80年代物件は専有部漏水のリスクが高い。給湯管が寿命の短い銅管製だからだ。筆者も加害1件、被害1件の経験済み。
そのような経験から、83年築某物件の賃借人に漏水対策保全へ退去を求めたが折り合いつかず居住のまま暫定対策を施した。対策の内容、費用、そしてその意義についてまとめてみた。

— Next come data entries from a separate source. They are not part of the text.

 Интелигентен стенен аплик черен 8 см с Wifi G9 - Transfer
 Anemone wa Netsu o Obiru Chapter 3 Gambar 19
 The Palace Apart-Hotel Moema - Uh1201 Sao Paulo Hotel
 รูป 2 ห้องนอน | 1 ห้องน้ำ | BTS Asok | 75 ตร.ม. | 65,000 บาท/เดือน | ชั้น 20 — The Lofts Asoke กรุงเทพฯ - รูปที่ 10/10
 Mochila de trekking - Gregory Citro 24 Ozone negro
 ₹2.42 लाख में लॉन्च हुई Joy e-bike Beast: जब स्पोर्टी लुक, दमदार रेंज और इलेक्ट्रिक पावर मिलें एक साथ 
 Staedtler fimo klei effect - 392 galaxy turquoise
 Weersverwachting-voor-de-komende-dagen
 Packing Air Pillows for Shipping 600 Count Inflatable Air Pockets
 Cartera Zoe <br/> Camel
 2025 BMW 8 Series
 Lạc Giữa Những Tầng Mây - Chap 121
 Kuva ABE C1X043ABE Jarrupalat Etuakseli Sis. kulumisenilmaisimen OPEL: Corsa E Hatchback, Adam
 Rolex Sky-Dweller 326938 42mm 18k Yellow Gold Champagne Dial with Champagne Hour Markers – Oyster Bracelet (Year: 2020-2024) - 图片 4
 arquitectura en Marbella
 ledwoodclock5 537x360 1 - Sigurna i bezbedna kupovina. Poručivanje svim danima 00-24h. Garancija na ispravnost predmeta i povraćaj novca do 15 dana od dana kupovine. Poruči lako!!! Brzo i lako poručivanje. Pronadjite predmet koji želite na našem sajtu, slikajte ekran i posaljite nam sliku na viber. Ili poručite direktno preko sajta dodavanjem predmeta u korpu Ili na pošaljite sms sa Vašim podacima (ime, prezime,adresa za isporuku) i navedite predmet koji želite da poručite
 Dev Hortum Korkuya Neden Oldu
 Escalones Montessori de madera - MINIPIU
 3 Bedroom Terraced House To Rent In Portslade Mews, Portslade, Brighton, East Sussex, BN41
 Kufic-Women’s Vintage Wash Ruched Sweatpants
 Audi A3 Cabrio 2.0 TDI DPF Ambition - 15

バルコニー設置の給湯器から室内床下に入り、流し台やUBへと配管されている給湯管の使用を止め、樹脂管でバイパス配管を施工。経路はバルコニー壁面の差圧レジスタの穴を利用し室内に入れ、居室部分の床入隅を這わし、各給湯場所へ露出配管である。流し台には給湯用単水栓、UBにシャワー付き単水栓を設置、既設混合水栓は水のみの使用、旧給湯管は撤去せずに放置した。この対策なら在宅のまま、家具移動もほとんどなく、多少の養生のみで施工できる。
工期は半日、費用は税込みで17万円、以下が明細だ。
1.配管材
ポリブデンパイプ16A 15M×920=13800
同継手類 1式 27070
ポリブデンパイプ13A 3M×730=2190
同継手類 1式 13880
2.水栓
浴槽シャワー単水栓 K18YF 1台 11000
キッチン自在水栓 K330 1台 5700
3.支持金具類、パテ材、SUSフレーキ管、他 1式 5800
4.施工費 1式 60000
5.養生、諸経費 1式 20000
小計 159440
さて、この17万円ほどの小工事の意義と意図を説明しよう。
まず直接の目的である漏水リスクは7割がた軽減できる。大半の漏水事故は銅管が原因だからだ。リスク軽減の意義は大きい、が、しかし塩ビライニング鋼管製の給水管の漏水リスクが残る。よってあくまで全面リフォームへの時間延ばしであり、引き続き退去時期を交渉し、残るリスクは賃料値上げや保険など金で軽減しなければならない。この交渉へ、小工事は、物件保全への賃借人の自分事としての理解を促し、歩み寄りへのきっかけとする、が筆者の意図だ。それほど保全理由であっても更新停止・退去合意は難しいのである。「応援する」という当方の趣旨から争いごと化はあり得ないオプションだから。